Thomas_v2.1 schrieb:


> Um die Ausgaben komplett abzuschalten brauchst du auch nicht wie Jürgen meinte im Code etwas zu ändern, sondern es reicht eine Ergänzung im Makefile "makefile.vc" in Zeile 21:
> 
> _CFLAGS= -I"$(VCPATH)\include" -I"$(SDKPATH)\include" -c -DBCCWIN -DDAVE_LITTLE_ENDIAN -TC -DNO_PRINT_CODE_



Hab Ich jetzt auch gesehen... Konnte von unterwegs das File nicht öffnen...


----------



## Waddi (11 Februar 2011)

Super. Vielen Dank. Und für diese selbsterklärenden Dinge habe ich gestern einen ganzen Tag verschenkt. Grausam ist die Wahrheit manchmal.
Was ich nu noch nicht hinbekommen habe, ist nur die *.dll mittels 
. . . dynamic zu erstellen. In der *.bat erkennt er wenn ich dynamic mit rein schreibe das /f nicht mehr. Mh.
Aber Mission "Libnodave Kommandozeilenausgabe verhindern" geglückt.
Danke an Jochen und Thomas


----------



## Jochen Kühner (11 Februar 2011)

Also Ich hab meine version der libnodave.dll nun angepasst, so das die Ausgabe von der Meldung nur kommt, wenn daveDebugOpen da ist.

Auch habe Ich noch ein paar printf in setportw durch LOG2 ersetzt, so das das setzen von NO_PRINT_CODE auch den gewünschten Effekt hat!

Download unter:
http://siemensplctoolboxlib.codeplex.com


----------



## Question_mark (11 Februar 2011)

*Bingo*

Hallo,



			
				Waddi schrieb:
			
		

> Und für diese selbsterklärenden Dinge habe ich gestern einen ganzen Tag verschenkt. Grausam ist die Wahrheit manchmal.



Da hast Du recht. Mach Dir vier Kreuze von C3 bis C6, Panzerkreuzer versenkt.
Für den Preis des verschenkten Tages bekommt man auch Produkte für ein Paar Euros mit vernünftiger Dokumentation. 

Gruß

Question_mark


----------

◆ Zu bearbeitende Aufgaben
1) Zählen Sie alle Benutzernamen auf, die im Forumsauszug als Überschrift eines Beitrags zusammen mit einem Datum erscheinen.
2) Übertragen Sie aus dem Forumsauszug wortgetreu den Abschnitt von „Also Ich hab“ bis „Question_mark (11 Februar 2011)“.

◆ Bereitgestelltes Material
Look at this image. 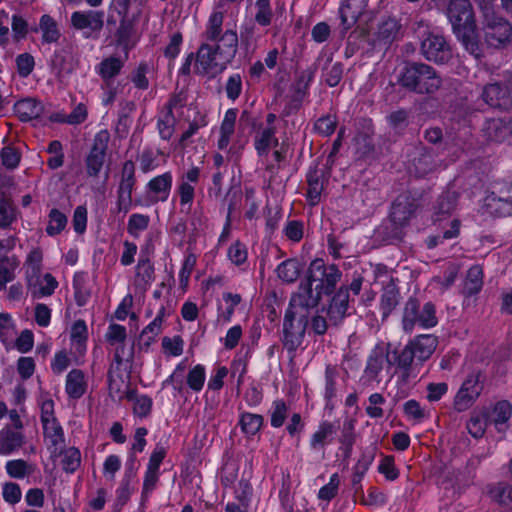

◆ Lösungen
1) Waddi, Jochen Kühner, Question_mark

2)
Also Ich hab meine version der libnodave.dll nun angepasst, so das die Ausgabe von der Meldung nur kommt, wenn daveDebugOpen da ist.

Auch habe Ich noch ein paar printf in setportw durch LOG2 ersetzt, so das das setzen von NO_PRINT_CODE auch den gewünschten Effekt hat!

Download unter:
http://siemensplctoolboxlib.codeplex.com


----------



## Question_mark (11 Februar 2011)